(Stored data entries)
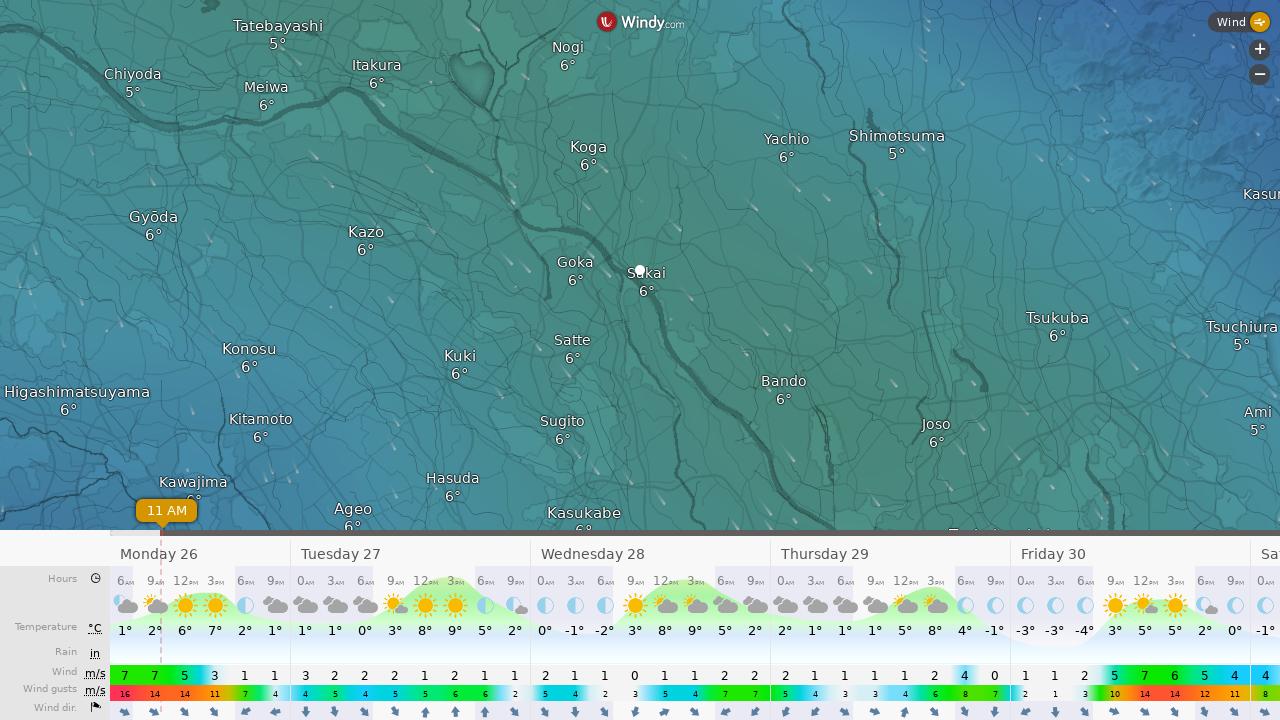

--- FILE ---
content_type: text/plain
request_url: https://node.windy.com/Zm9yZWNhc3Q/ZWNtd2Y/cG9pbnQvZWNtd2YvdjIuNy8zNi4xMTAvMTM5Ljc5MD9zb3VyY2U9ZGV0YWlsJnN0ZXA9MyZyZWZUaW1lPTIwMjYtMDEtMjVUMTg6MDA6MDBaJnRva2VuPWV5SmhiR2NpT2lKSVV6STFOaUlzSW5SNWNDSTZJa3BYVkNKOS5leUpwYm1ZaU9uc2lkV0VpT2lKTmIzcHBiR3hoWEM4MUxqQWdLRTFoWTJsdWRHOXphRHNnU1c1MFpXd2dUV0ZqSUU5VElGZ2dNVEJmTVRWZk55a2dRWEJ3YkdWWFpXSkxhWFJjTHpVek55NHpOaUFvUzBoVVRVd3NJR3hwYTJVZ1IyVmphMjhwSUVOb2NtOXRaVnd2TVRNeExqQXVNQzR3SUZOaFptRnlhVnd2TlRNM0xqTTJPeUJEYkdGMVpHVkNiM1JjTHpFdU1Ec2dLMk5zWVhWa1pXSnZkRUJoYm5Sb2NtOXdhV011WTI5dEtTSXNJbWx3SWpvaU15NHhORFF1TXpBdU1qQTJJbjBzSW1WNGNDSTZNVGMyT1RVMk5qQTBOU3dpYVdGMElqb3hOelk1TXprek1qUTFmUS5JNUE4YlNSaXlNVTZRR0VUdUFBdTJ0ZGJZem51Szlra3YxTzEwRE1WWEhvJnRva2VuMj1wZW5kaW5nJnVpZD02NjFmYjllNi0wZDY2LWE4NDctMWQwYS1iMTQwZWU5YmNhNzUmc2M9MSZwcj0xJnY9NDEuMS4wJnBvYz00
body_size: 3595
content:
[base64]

» Task to complete: This exercise needs every entry retyped exactly, with the pictures removed.

» Completed task:
--- FILE ---
content_type: text/plain
request_url: https://node.windy.com/Zm9yZWNhc3Q/ZWNtd2Y/cG9pbnQvZWNtd2YvdjIuNy8zNi4xMTAvMTM5Ljc5MD9zb3VyY2U9ZGV0YWlsJnN0ZXA9MyZyZWZUaW1lPTIwMjYtMDEtMjVUMTg6MDA6MDBaJnRva2VuPWV5SmhiR2NpT2lKSVV6STFOaUlzSW5SNWNDSTZJa3BYVkNKOS5leUpwYm1ZaU9uc2lkV0VpT2lKTmIzcHBiR3hoWEM4MUxqQWdLRTFoWTJsdWRHOXphRHNnU1c1MFpXd2dUV0ZqSUU5VElGZ2dNVEJmTVRWZk55a2dRWEJ3YkdWWFpXSkxhWFJjTHpVek55NHpOaUFvUzBoVVRVd3NJR3hwYTJVZ1IyVmphMjhwSUVOb2NtOXRaVnd2TVRNeExqQXVNQzR3SUZOaFptRnlhVnd2TlRNM0xqTTJPeUJEYkdGMVpHVkNiM1JjTHpFdU1Ec2dLMk5zWVhWa1pXSnZkRUJoYm5Sb2NtOXdhV011WTI5dEtTSXNJbWx3SWpvaU15NHhORFF1TXpBdU1qQTJJbjBzSW1WNGNDSTZNVGMyT1RVMk5qQTBOU3dpYVdGMElqb3hOelk1TXprek1qUTFmUS5JNUE4YlNSaXlNVTZRR0VUdUFBdTJ0ZGJZem51Szlra3YxTzEwRE1WWEhvJnRva2VuMj1wZW5kaW5nJnVpZD02NjFmYjllNi0wZDY2LWE4NDctMWQwYS1iMTQwZWU5YmNhNzUmc2M9MSZwcj0xJnY9NDEuMS4wJnBvYz00
body_size: 3595
content:
[base64]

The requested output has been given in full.